- [WHAT YOU SHOULD DO]:
Find the word "Tanzania" in the data. Return every line where it appears.
RECORDS FOR THE TASK START
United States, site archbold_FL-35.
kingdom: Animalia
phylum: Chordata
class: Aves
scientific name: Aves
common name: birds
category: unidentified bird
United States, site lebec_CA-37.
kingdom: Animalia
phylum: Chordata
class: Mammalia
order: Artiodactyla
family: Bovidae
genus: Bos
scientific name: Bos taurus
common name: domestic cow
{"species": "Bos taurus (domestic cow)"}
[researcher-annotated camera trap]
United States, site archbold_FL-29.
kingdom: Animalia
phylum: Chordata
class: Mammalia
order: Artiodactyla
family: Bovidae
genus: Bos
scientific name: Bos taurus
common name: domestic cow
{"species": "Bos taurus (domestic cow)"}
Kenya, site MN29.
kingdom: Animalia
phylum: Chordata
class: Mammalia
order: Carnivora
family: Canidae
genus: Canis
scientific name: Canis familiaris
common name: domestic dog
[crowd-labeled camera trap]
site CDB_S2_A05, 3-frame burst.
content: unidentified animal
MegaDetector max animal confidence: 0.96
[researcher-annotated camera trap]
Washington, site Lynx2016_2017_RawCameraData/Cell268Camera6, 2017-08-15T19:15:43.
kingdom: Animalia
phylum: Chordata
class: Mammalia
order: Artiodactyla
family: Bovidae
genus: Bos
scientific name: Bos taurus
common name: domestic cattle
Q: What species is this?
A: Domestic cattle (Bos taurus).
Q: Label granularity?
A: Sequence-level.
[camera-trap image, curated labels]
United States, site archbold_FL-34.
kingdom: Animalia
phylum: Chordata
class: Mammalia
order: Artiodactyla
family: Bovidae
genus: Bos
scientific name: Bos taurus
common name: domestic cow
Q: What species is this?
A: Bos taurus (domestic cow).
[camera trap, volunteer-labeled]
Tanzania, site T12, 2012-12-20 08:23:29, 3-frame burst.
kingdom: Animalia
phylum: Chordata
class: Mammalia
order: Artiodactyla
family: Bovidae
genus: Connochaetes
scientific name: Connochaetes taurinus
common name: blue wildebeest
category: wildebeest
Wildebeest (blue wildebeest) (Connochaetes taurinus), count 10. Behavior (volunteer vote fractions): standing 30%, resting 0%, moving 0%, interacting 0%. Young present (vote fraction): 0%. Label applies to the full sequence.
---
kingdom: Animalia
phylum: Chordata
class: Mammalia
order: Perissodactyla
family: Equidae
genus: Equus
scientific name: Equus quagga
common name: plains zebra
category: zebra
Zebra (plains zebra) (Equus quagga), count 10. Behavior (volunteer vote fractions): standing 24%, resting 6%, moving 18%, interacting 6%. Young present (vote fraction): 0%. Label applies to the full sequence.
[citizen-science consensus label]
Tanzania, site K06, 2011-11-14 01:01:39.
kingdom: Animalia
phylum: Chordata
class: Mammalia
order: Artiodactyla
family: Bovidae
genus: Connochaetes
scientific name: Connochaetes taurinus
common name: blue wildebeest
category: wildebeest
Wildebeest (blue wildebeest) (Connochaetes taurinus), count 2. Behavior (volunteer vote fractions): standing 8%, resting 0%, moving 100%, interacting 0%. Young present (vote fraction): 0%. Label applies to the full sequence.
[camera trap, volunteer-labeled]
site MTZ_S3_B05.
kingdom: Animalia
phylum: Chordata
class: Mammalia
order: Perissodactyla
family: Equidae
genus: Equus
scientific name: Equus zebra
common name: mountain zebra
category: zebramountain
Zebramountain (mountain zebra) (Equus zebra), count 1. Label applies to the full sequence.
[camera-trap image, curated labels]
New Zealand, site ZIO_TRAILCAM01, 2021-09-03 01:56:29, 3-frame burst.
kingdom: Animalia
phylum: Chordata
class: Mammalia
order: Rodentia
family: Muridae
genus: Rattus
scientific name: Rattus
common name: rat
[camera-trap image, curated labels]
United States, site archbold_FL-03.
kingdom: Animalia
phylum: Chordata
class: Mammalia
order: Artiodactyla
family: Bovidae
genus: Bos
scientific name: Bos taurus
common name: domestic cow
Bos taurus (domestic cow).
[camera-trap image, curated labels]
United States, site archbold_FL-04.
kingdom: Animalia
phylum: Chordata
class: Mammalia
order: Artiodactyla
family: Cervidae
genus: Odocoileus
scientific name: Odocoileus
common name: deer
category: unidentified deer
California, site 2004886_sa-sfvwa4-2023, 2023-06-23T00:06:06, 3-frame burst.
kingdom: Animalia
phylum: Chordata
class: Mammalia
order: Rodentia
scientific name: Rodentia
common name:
RECORDS FOR THE TASK END
- [OUTPUT OF THE EXERCISE]:
Tanzania, site T12, 2012-12-20 08:23:29, 3-frame burst.
Tanzania, site K06, 2011-11-14 01:01:39.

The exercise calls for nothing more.